Let no one use the dreaded terms “presidential” or “pivot” with regard to Trump, however. Wearing a Republican red tie, he unloaded a rally’s worth of falsehoods and was notably outmanoeuvred by Biden, wearing Democratic blue, on Covid-19, child separations at the border and race.

“We’re rounding the turn, we’re rounding the corner, it’s going away,” Trump said of the virus, even as it surges to highest point since the summer. “We’re learning to live with it.”

Biden seized the opening. “He says, ‘We’re learning to live with it’. People are learning to die with it.”

Trump and Biden clash on coronavirus during final presidential debate – video

Biden also struck a chord with: “Two hundred twenty thousand Americans dead. If you hear nothing else I say tonight, hear this: anyone who is responsible, for not taking control – in fact, saying I take no responsibility initially – anyone that is responsible for that many deaths should not remain as president of the United States of America.”

He warned: “We’re about to go into a dark winter, a dark winter, and he has no clear plan.”
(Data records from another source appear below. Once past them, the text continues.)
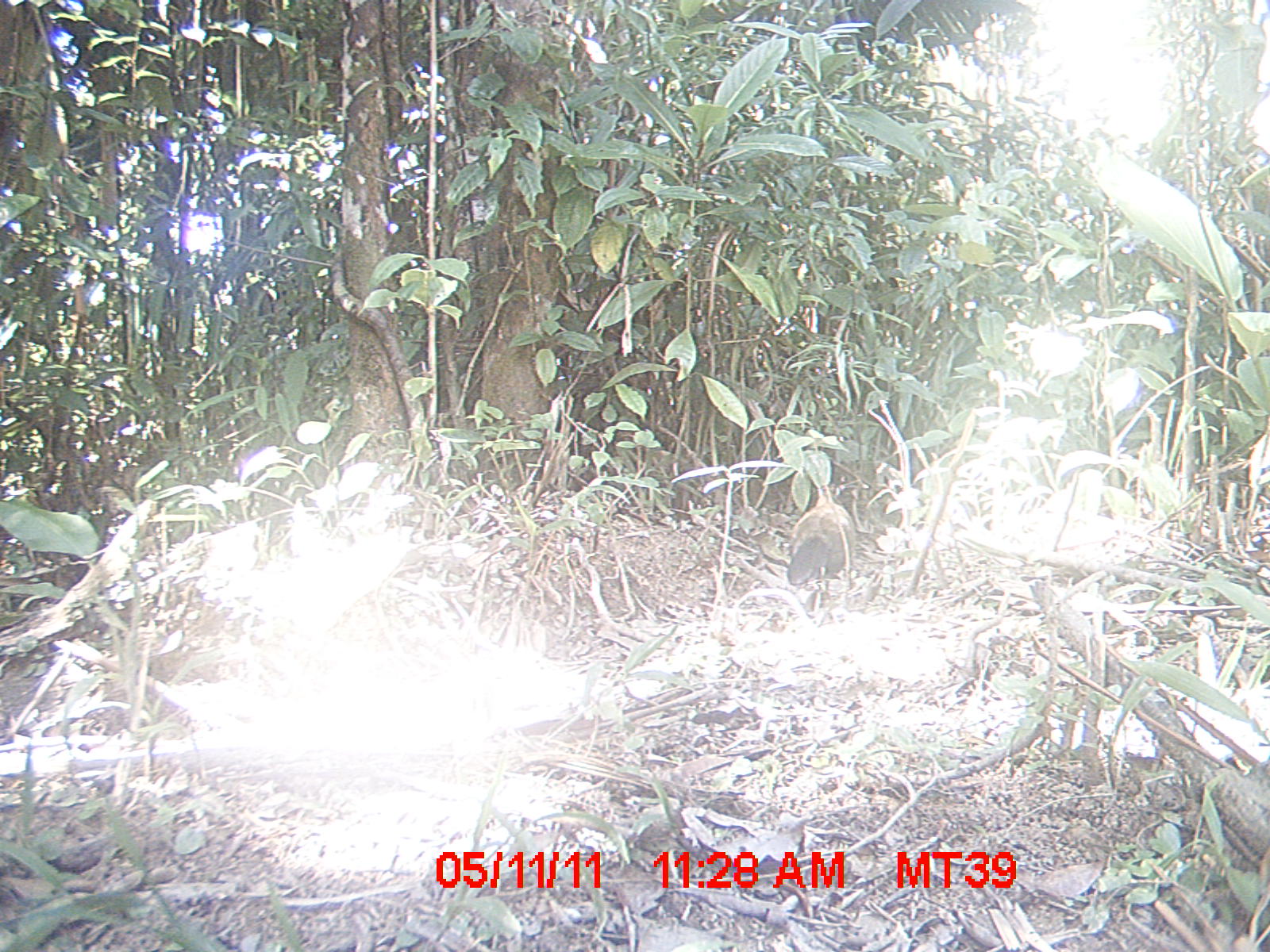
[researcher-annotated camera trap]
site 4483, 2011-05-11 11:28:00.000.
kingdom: Animalia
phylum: Chordata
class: Aves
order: Cuculiformes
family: Cuculidae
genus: Coua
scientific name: Coua serriana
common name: red-breasted coua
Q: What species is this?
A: Coua serriana (red-breasted coua).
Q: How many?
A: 1.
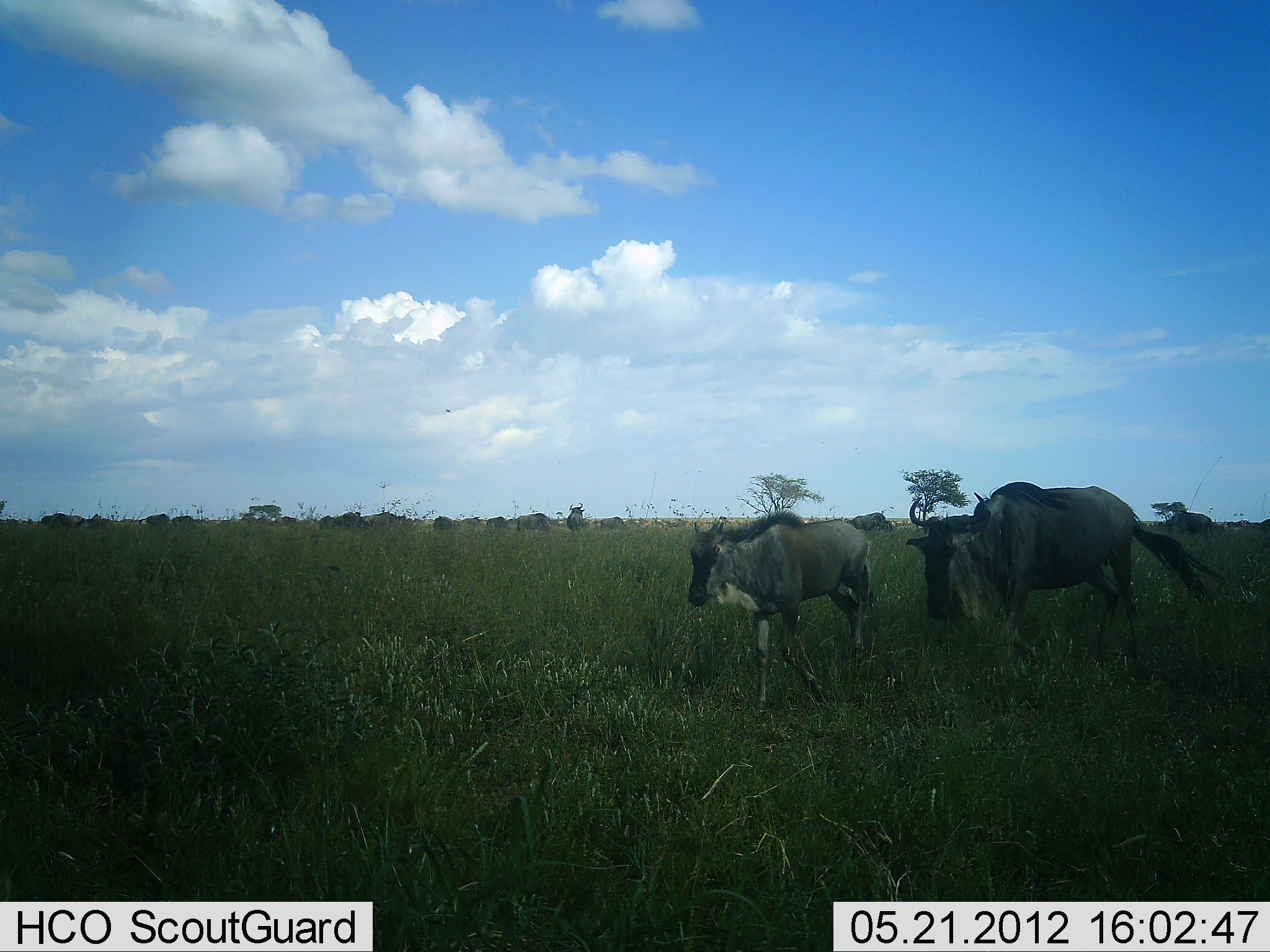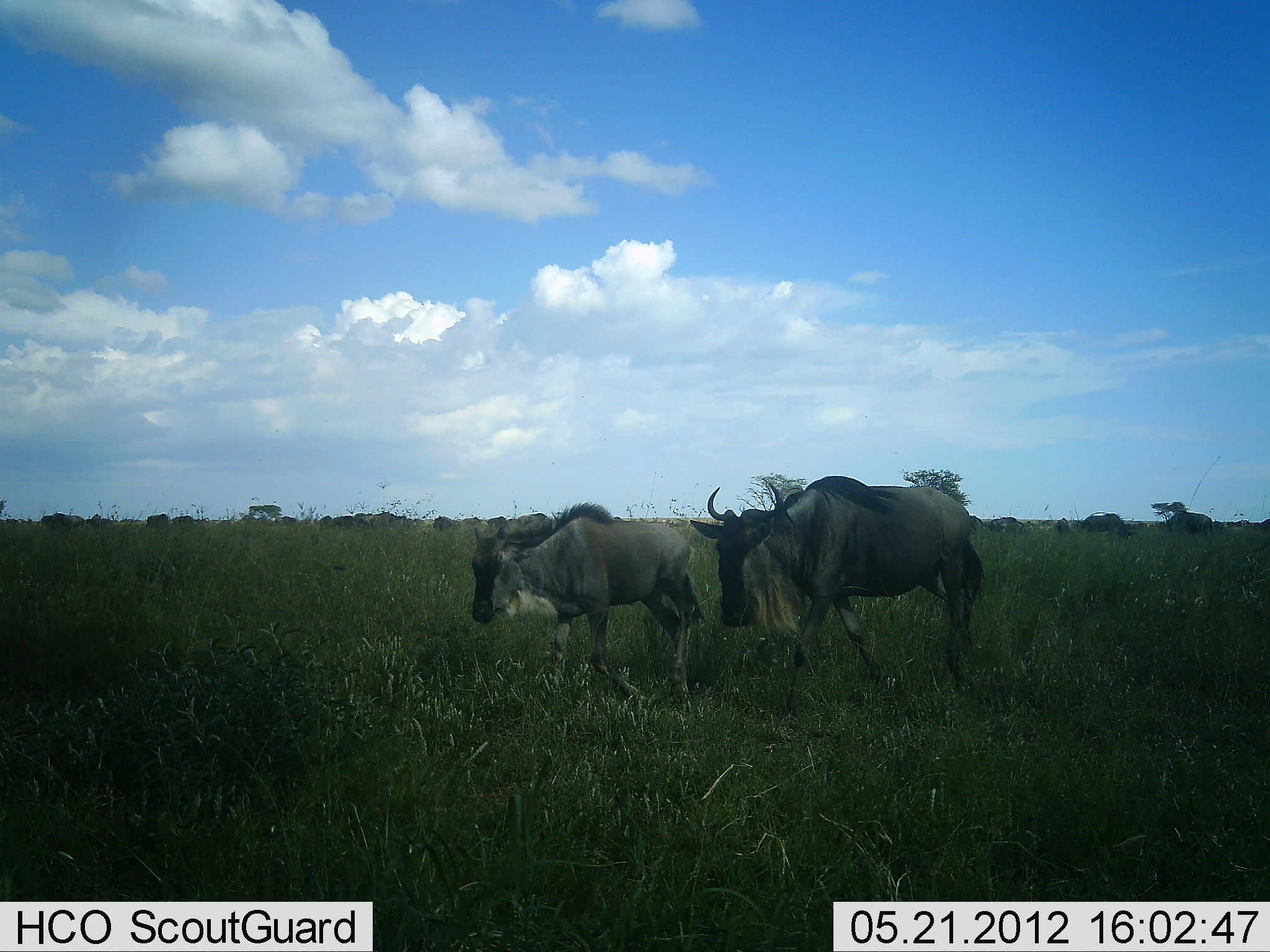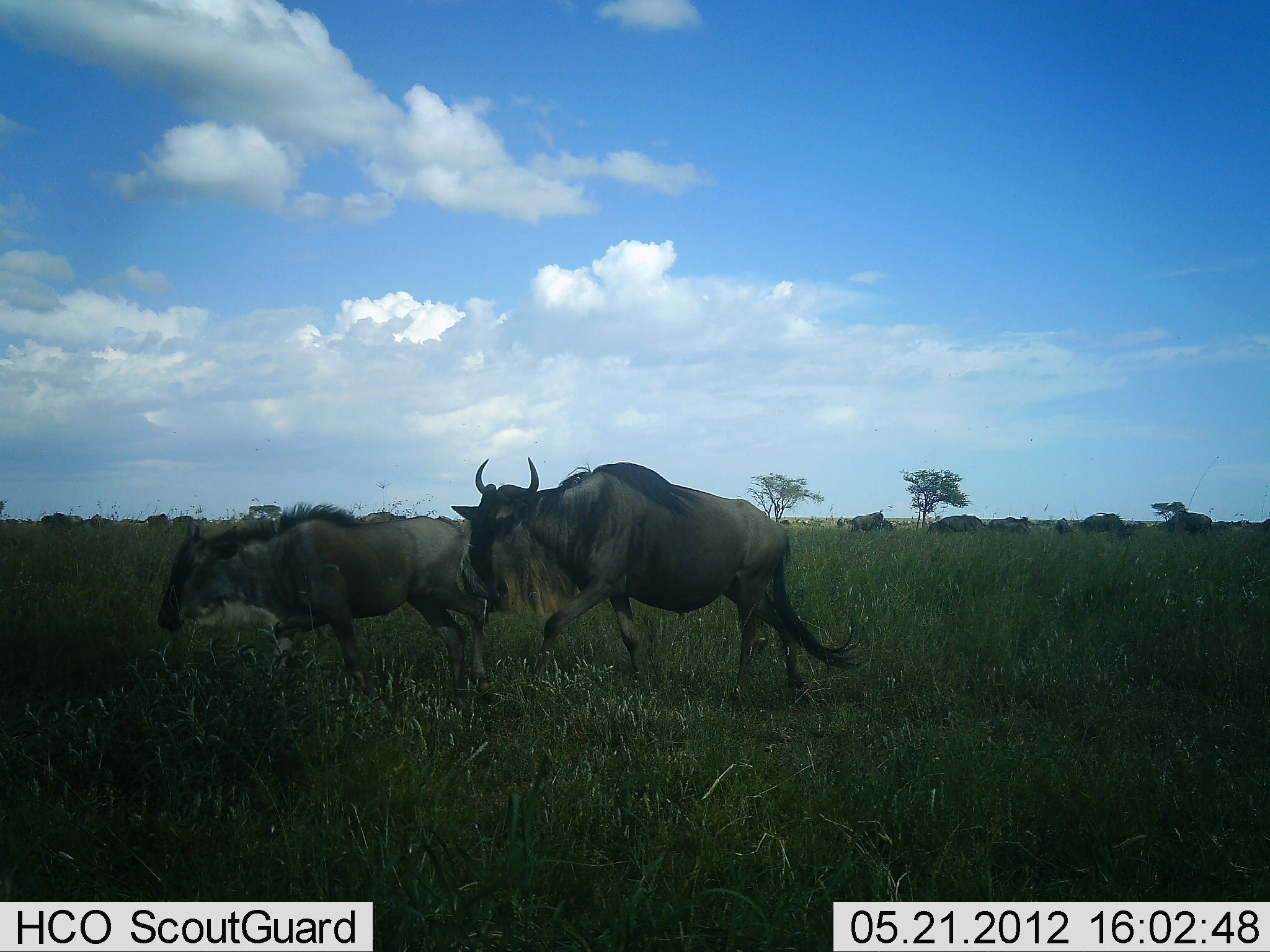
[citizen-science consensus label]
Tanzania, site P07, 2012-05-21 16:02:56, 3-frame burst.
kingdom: Animalia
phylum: Chordata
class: Mammalia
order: Artiodactyla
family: Bovidae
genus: Connochaetes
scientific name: Connochaetes taurinus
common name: blue wildebeest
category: wildebeest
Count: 11-50.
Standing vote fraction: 29%.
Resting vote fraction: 0%.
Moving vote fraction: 97%.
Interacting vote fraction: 3%.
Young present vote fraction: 65%.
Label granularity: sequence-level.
Perhaps the most revealing segment, however, was on race. Welker, herself a woman of colour, outlined how Black parents, irrespective of economic class, give their children “the talk”, including how to respond when they are pulled over by police. It was a question bound to expose Trump.

“Nobody has done more for the Black community than Donald Trump, with the exception of Abraham Lincoln – the possible exception – but the exception of Abraham Lincoln, nobody has done what I’ve done,” Trump said. “I’m the least racist person in this room.”

Biden shot back sarcastically: “Abraham Lincoln here is one of the most racist presidents we’ve had in modern history. He pours fuel on every single racist fire – every single one. This guy is a dog whistle as big as a foghorn.”

Criticising Biden over a 1994 crime law that led to mass incarceration, the president accused him of calling African American men “super-predators”. Another lie. It was Clinton, not Biden, who once used that term. Proof again that Trump is still fighting the last war. This ultimately inconsequential debate did nothing to alter to the prevailing view that he is likely to lose it.